Let's start with the formalism:

Leave $ W $ be the total weight of our bag, $ 1, …, n $ be our elements, $ w_1, …, w_n $ their corresponding weights, and $ v_1, …, v_n $ its corresponding values.

As is known, the backpack problem for whole weights can be solved by dynamic programming (or, equivalently, using recursion + memory), with a time complexity of $ mathcal O (nW) $, where $ W $ is the total weight that our bag can hold, and $ n $ is the number of elements

However, for real numbered weights, the algorithm fails (just imagine a billion elements with weight $ <1 $Y $ W = 1 $). We can probably round them up in an intelligent way and then scale them up to be whole again, but that would increase the size of the problem in an unacceptable way.

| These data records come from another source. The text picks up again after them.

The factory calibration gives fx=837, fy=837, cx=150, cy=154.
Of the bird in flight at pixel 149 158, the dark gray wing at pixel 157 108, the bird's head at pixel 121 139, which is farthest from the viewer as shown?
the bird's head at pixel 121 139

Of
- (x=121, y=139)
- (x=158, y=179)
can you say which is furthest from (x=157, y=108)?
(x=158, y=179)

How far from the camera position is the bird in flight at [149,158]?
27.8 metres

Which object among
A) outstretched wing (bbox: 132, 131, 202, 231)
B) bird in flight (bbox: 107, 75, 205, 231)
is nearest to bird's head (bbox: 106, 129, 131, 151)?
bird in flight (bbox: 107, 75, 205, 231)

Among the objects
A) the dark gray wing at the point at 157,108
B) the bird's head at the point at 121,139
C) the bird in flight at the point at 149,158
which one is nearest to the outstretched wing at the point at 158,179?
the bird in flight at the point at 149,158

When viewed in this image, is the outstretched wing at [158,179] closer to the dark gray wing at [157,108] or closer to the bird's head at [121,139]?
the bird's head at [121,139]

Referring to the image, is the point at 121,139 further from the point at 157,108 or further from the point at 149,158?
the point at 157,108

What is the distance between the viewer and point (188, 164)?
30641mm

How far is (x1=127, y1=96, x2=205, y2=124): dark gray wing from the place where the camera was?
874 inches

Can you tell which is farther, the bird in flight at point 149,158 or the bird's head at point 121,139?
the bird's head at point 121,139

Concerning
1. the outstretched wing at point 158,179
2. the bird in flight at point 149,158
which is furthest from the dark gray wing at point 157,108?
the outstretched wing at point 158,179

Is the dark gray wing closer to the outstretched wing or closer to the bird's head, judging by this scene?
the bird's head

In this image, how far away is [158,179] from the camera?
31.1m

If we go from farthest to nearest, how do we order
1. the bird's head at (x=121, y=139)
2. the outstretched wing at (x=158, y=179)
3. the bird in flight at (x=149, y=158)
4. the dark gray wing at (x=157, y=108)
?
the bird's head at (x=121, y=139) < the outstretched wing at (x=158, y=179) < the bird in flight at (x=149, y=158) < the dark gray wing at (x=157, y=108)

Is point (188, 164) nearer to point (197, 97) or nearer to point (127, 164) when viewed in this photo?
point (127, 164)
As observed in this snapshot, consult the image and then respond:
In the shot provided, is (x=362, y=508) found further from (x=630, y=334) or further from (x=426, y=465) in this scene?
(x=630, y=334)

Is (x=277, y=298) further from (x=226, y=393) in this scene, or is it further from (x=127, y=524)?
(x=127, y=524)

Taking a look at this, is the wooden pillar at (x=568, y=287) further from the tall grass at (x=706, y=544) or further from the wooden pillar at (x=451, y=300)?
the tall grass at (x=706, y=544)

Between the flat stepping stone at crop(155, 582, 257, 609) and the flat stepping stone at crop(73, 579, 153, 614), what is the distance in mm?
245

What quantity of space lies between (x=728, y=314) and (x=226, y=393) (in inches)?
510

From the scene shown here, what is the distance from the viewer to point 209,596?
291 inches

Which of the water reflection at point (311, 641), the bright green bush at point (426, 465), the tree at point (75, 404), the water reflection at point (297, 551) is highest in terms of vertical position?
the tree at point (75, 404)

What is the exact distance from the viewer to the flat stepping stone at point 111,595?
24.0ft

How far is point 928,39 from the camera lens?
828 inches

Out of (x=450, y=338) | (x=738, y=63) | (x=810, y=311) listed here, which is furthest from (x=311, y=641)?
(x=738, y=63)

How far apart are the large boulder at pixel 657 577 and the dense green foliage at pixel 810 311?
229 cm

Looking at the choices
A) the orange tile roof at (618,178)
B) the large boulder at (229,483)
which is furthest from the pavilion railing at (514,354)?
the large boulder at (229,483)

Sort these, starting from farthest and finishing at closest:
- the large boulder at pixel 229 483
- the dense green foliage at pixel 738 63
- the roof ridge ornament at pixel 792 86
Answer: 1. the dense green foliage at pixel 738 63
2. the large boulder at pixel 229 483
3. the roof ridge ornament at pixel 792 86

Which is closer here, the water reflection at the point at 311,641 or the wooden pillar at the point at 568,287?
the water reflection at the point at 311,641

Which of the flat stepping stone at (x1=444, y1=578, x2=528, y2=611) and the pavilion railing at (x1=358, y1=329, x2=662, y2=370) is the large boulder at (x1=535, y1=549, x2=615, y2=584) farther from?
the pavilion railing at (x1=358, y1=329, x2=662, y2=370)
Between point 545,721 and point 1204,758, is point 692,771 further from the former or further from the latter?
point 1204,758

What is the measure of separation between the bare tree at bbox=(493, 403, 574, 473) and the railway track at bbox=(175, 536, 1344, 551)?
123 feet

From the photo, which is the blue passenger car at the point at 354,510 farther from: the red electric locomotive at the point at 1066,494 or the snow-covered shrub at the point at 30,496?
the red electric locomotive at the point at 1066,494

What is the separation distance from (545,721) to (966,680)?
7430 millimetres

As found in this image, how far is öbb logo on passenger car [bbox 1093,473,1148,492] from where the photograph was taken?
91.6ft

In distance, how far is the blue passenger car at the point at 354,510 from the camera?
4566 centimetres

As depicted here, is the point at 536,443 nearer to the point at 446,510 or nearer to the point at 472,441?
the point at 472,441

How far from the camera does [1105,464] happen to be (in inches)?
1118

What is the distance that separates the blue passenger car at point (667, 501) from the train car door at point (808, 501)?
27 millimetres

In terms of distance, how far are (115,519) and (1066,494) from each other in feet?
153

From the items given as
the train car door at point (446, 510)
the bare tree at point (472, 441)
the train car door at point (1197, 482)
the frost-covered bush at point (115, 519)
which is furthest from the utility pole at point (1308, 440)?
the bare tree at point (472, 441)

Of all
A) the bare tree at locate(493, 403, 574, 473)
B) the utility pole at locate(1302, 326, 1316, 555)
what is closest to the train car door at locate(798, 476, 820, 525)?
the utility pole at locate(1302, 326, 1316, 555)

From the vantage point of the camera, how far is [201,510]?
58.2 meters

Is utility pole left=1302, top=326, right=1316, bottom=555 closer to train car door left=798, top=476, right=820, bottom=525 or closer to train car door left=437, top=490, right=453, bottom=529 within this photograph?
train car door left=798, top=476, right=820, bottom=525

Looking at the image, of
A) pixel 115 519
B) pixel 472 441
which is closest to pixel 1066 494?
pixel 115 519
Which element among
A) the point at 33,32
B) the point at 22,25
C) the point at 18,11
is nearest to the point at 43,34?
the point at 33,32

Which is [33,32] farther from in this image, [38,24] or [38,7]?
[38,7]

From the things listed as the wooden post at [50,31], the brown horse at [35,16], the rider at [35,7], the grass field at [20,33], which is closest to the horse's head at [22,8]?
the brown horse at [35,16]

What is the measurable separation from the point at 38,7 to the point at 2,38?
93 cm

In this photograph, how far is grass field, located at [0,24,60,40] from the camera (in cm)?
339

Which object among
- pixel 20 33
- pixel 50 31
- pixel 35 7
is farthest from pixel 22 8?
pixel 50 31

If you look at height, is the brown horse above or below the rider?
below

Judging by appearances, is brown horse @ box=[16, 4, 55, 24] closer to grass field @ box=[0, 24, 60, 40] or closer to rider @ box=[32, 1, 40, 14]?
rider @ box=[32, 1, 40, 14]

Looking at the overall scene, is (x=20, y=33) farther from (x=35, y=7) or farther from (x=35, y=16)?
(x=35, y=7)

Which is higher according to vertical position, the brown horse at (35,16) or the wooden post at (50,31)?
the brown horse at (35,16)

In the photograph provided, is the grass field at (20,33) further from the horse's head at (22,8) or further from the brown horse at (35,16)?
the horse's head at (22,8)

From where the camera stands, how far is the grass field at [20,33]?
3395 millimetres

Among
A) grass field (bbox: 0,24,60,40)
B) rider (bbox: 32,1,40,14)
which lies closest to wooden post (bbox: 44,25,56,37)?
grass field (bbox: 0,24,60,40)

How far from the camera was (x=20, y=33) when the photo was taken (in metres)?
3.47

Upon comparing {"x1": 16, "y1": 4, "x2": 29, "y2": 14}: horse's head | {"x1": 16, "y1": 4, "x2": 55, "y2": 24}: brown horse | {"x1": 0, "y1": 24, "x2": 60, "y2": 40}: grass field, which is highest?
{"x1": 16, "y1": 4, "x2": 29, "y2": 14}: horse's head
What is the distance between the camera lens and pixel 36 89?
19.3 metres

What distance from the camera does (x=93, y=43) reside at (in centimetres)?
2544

Another approach would be to use recursion instead of dynamic programming, because the idea behind the algorithm still works, be it the $ n $& # 39; The item is in the optimal solution, or not.

However, even with memorization, we can easily choose our weights so that all sums

$$ sum_ {

begin {align}

i & in M \

M & subseteq {1, .., n }

end {align}} w_i $$

we are different, leaving us with $ 2 ^ n $ weight-sums to memorize.

Is there an optimal algorithm that manages to maintain the complexity of pseudo-polynomial time?